======== Document passage

June 5, 2014

Using LLVM Passes with Clang

LLVM is a useful system for toying with compiler extensions: its ISA is clean and well-documented, its structure is modular and easy to extend, and its user community is large and active. Thus, when I began writing instrumentation in LLVM, I was a little surprised that there wasn't a straightforward path for integrating custom passes into a build flow. Nearly all of the documentation suggests using opt to load and run a custom pass. That leads to a flow that looks something like:
clang -O3 -emit-llvm -o source.ll source.c
opt -S -load custom_pass.so -custompass -o source_opt.ll source.ll
llvm-link -o out.ll source_opt.ll ...
llc -filetype=obj -o out.o out.ll
gcc out.o
It's not that complicated, but let's say that you're trying to instrument an existing project that's been built with autotools. Do you rewrite the `.in` files? Do you try to hack together a wrapper script that pretends like it's gcc but actually does all of the stuff above? What I'd really like to do is just put my custom pass into clang and use it instead:
clang -O3 -"magic" source.c
Well, as it so happens, LLVM has magic built-in, but it's not where you might think. There's no option to tell clang to load and run a custom pass in a certain phase. There is, however, an option to tell clang to load a custom extension, and there's a mechanism to allow that extension to register itself in a particular phase. This is just as good, so long as we're okay with the specific insertion points that LLVM provides (there are about half a dozen).

================

Rewrite the part of the LLVM passes article starting with "June 5, 2014" and going on through "out.ll source_opt.ll ...", substituting "profiling code" for "instrumentation".

======== Data excerpts

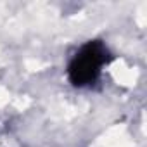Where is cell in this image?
<instances>
[{
  "instance_id": "1",
  "label": "cell",
  "mask_w": 147,
  "mask_h": 147,
  "mask_svg": "<svg viewBox=\"0 0 147 147\" xmlns=\"http://www.w3.org/2000/svg\"><path fill=\"white\" fill-rule=\"evenodd\" d=\"M111 61L113 54L102 40H88L69 59L66 69L67 80L76 88L92 87Z\"/></svg>"
}]
</instances>
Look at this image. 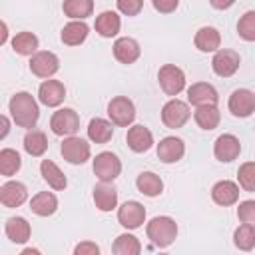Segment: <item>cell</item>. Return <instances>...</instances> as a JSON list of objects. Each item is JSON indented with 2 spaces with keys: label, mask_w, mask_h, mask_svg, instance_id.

================

### Output of the task
June 5, 2014

Using LLVM Passes with Clang

LLVM is a useful system for toying with compiler extensions: its ISA is clean and well-documented, its structure is modular and easy to extend, and its user community is large and active. Thus, when I began writing profiling code in LLVM, I was a little surprised that there wasn't a straightforward path for integrating custom passes into a build flow. Nearly all of the documentation suggests using opt to load and run a custom pass. That leads to a flow that looks something like:
clang -O3 -emit-llvm -o source.ll source.c
opt -S -load custom_pass.so -custompass -o source_opt.ll source.ll
llvm-link -o out.ll source_opt.ll ...